Crises move people’s opinion like nothing else. Even people who find the aforementioned controversial statements abhorrent and disgraceful are willing to turn a blind eye to these aspects of the populist’s personality as long as he/she offers to put an end to the ongoing or impending crisis for good. President Duterte used the drug crisis in the Philippines while European leaders and President Trump used immigration crises, just as South American populists used economic ones. These problems are often blown out of proportion to mislead the masses of its true scale and impact and make it out into a crisis even if it’s not one.

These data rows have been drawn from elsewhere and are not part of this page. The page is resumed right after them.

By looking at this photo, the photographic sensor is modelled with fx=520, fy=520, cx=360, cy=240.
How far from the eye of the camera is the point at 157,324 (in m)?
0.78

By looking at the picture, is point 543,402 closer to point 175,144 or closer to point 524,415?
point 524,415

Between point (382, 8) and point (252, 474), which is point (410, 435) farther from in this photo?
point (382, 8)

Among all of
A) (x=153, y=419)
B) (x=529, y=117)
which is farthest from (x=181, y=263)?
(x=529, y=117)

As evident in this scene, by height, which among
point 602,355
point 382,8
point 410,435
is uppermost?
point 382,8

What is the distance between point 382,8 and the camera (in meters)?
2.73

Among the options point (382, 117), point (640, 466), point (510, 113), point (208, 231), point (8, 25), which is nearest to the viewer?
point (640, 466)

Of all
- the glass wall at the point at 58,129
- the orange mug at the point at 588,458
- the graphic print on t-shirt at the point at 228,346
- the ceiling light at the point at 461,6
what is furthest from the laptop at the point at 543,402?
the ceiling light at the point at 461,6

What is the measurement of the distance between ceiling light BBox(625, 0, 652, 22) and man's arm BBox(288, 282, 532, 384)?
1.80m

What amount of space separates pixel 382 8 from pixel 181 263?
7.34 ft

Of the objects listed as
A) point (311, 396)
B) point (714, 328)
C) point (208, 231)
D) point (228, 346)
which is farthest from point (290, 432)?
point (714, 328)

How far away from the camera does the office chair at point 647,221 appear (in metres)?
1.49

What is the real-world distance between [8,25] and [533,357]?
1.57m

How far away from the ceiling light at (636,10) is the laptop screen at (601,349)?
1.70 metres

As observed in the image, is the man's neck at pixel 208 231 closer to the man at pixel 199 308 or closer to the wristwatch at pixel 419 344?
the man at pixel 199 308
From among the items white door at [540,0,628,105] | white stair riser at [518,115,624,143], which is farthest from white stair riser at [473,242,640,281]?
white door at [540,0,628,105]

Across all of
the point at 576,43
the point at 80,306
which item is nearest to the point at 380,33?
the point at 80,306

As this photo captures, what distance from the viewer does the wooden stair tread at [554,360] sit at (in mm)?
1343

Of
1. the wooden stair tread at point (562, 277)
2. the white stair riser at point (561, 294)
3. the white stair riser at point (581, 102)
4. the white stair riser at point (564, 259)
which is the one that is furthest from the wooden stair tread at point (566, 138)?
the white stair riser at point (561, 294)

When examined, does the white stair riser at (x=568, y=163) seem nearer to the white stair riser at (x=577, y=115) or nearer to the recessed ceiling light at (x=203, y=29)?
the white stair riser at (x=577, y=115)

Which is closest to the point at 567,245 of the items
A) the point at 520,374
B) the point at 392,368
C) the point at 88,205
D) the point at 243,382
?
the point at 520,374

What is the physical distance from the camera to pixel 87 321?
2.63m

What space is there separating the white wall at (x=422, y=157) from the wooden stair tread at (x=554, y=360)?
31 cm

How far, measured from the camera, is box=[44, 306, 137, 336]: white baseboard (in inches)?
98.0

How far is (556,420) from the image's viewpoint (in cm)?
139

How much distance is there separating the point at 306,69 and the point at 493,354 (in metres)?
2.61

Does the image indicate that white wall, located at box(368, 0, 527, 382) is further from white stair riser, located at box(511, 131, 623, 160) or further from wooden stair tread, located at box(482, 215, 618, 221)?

This is how Trump managed to secure funding for his border wall by declaring a national emergency with regard to immigration into the US. The reality couldn’t be far from it and several experts have time and again said that his wall is an impractical and ineffective solution to illegal immigration across the southern US border. Duterte used hard-line policies and gave unchecked powers to the military and police to deal with the drug cartels. Most of the victims of these unjudicial killings have been innocents with the crisis only escalating in recent years and no solution in sight. A populist’s solution to these crises is to introduce iron fist policies often without any kind of checks and balances. These solutions prove to be ineffective, doing more harm than good, victimising innocents and disproportionately targeting minorities.
Another feature common to the rise of populists is that they often ride in on a wave of anti-incumbency. All these countries have an acute lack of legitimate opposition. There’s no other leader who could match up to the charisma and connect to the people that populists seem to have. It becomes personality politics with no alternative in sight.

Populists push back against liberal forms of democracy with a majoritarian, winner-takes-all interpretation that sets back pluralism and minority rights. They stand out by insisting that they alone represent the will of the people, dismissing any criticism of themselves as an attack on the people, and therefore illegitimate. Populists in power work against democratic checks and balances, particularly the courts, media and other neutral institutions, that are designed to limit what governments can do. They show an affinity for authoritarian and dictatorial ideals.
In an increasingly hostile economic landscape with the emergence of large multinational corporations and new technology, millions are being put out of work. The rich are getting richer and the poor, poorer still. Crime rates are on the rise owing to high unemployment and several other socio-economic factors. Economies are plummeting. It is not surprising, hence, that people are turning to someone who promises to be different from what they have known in the way of governance. Someone who appears to be from among them, who’ll ensure that they are not left behind any more.

It is imperative that the powers of these leaders are kept in check and that they deliver on their promises using well planned, effective, non-violent and non-coercive policies, keeping in mind the welfare and rights of minorities, as well. Otherwise, they will simply continue to exploit people’s vulnerabilities to capture power, while offering no real solutions to their problems.